As noted above, the net interest margin for the three months ended March 31,
2009 was 2.72%, compared to a net interest margin of 3.37% for the same period
in 2008. Our net interest margin for the three months ended March 31, 2009 was
19.3% less than our margin during the same period in the previous year. The
reduction in the net interest margin was significant as the net decreases in the
yield on interest-earning assets was 171 basis points compared to the decrease
in the rate paid on total deposits and interest-bearing liabilities of only 103
basis points. Other matters related to the changes in net interest income, net
interest yields and rates, and net interest margin are presented below:
• Our loan yields were 2.04% less during the three months ended March 31, 2009
when compared to the same period in 2008. A significant amount of our loan
portfolio has variable rate pricing with a large portion of these loans tied
to our prime lending rate.
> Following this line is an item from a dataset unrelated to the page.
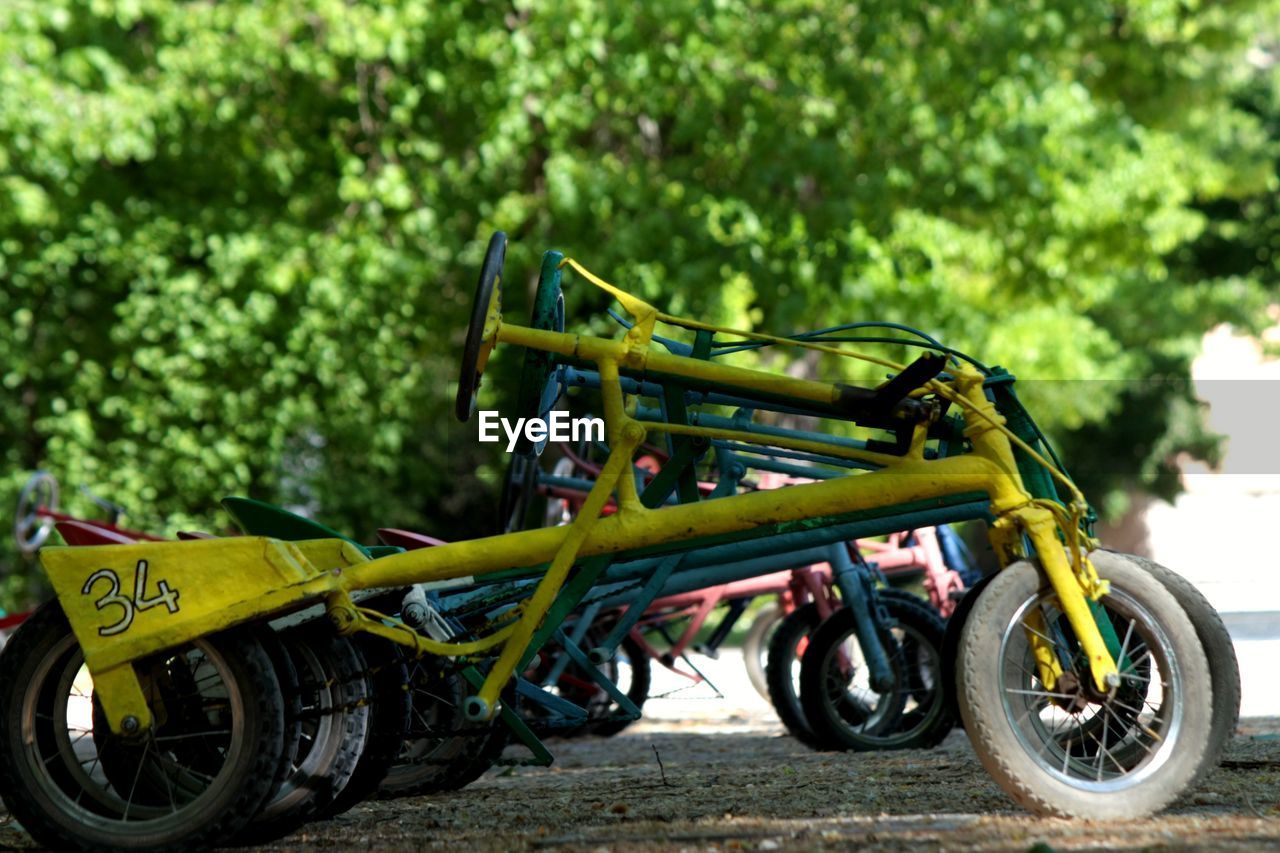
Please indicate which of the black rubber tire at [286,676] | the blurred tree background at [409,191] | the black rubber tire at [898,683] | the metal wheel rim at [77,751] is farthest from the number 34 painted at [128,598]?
the blurred tree background at [409,191]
Our weighted average prime rate for the three
months ended March 31, 2009 was 3.25% compared to 6.22% for the same period
in 2008 reflecting the reduction of the Federal Funds rate between these
periods. Our prime lending rate moves in concert with the Federal Reserve's
changes to its Federal funds rate. The reduction in loan rates had a
negative impact on our margin when comparing the three months ended
March 31, 2009 with the same period in 2008.